Cocoa makes way for oil palm

Business, Normal
Source:

The National, Tuesday June 16th, 2015

 A TOTAL of 100 hectares of fully rehabilitated cocoa blocks under the World Bank-funded Productive Partnership in Agriculture Project (PPAP) have been cleared to make way for oil palm production in East New Britain.

This has been estimated at a destruction cost of about K33 million, project manager Hosea Turbarat said yesterday. 

He said it was unfortunate that the first PPAP project in the province, valued at K1.2 million, appeared to be successful but was lost to oil palm development.

He said the 100 hectares had hybrid clones planted with most of the cocoa trees flowering and bearing pods when they were bulldozed.

Central Inland Baining Cocoa Rehabilitation project extension manager Sebastian Sambie said farmers were taken by surprise early this year when an oil palm project by Tzen Niugini and Guarequa Incorporated Land Group (landowner-Kulit) moved into the 100 hecatres of cocoa blocks belonging to farmers and began clearance.

He said most farmers in the area claimed the clearance of their cocoa blocks occurred without prior consultation with them and the Baining Society Cooperative board and management.

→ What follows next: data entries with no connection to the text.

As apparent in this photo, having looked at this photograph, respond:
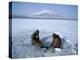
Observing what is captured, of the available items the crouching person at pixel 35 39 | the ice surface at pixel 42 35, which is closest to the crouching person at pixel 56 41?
the ice surface at pixel 42 35

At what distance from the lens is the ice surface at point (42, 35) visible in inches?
62.2

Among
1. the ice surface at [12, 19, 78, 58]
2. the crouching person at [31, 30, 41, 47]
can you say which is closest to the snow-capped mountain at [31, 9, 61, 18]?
the ice surface at [12, 19, 78, 58]

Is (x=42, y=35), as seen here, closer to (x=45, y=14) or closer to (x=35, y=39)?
(x=35, y=39)

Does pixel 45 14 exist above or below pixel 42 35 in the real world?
above

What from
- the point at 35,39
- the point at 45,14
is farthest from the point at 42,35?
the point at 45,14

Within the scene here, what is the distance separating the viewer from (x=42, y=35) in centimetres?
167

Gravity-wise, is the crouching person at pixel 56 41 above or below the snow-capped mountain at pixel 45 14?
below

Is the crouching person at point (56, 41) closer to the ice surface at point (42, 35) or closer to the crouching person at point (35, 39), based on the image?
the ice surface at point (42, 35)

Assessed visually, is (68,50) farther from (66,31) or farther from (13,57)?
(13,57)

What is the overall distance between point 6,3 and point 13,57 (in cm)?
45

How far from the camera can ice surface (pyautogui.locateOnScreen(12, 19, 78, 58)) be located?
Result: 62.2 inches

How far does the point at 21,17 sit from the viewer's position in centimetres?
160

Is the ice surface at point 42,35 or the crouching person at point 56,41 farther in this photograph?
the crouching person at point 56,41

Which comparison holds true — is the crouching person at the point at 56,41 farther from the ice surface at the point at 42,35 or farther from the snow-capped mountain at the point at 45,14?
the snow-capped mountain at the point at 45,14
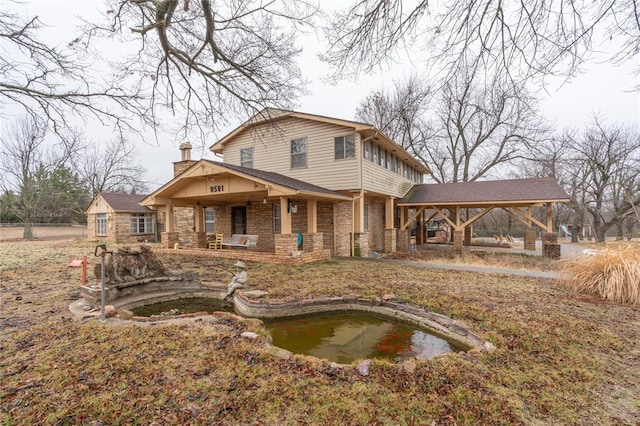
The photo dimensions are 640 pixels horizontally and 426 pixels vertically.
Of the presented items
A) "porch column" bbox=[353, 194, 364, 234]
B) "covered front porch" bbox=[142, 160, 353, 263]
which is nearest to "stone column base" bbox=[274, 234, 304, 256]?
"covered front porch" bbox=[142, 160, 353, 263]

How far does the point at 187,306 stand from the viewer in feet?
18.8

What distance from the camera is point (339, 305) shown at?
552 cm

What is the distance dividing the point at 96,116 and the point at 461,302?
9.00 m

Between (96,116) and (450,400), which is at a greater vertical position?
(96,116)

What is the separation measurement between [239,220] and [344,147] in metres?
6.65

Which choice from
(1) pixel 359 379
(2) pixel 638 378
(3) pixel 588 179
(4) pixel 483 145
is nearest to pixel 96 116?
(1) pixel 359 379

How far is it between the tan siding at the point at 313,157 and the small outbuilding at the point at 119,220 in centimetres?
1174

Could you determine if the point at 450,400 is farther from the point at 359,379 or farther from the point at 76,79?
the point at 76,79

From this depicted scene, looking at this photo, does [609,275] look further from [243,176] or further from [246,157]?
[246,157]

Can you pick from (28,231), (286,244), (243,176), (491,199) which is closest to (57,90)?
(243,176)

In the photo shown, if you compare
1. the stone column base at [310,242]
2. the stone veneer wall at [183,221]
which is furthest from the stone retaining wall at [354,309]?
the stone veneer wall at [183,221]

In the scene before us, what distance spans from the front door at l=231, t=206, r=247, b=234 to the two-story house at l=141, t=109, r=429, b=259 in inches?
2.0

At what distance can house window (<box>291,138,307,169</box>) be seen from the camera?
1231 centimetres

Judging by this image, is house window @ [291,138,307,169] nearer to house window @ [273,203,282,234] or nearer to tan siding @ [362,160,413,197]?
house window @ [273,203,282,234]
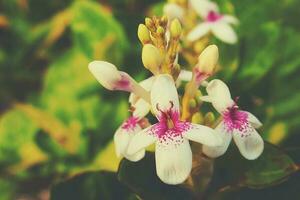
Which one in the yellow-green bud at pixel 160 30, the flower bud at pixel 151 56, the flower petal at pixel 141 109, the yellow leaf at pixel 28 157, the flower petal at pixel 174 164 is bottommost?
the flower petal at pixel 174 164

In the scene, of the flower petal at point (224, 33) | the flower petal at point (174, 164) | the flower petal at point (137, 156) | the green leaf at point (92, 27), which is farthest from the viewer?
the green leaf at point (92, 27)

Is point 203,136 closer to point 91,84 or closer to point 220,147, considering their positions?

Sambi said many settlers had been forcefully evicted since early this year.

He added that many families had been displaced, school children affected and the mangrove vegetation was currently under threat as well.

“It is a very sad case for most cocoa farmers in Kulit. More farmers are going to be affected as well as our resources and efforts will be wasted. 

“Knowingly the land group understood fully that there was already an existing cocoa project running in these three wards; Labam, Kulit and Radingi but they have gone ahead and destroyed the hard work put in for the PPAP programme,” Sambi said.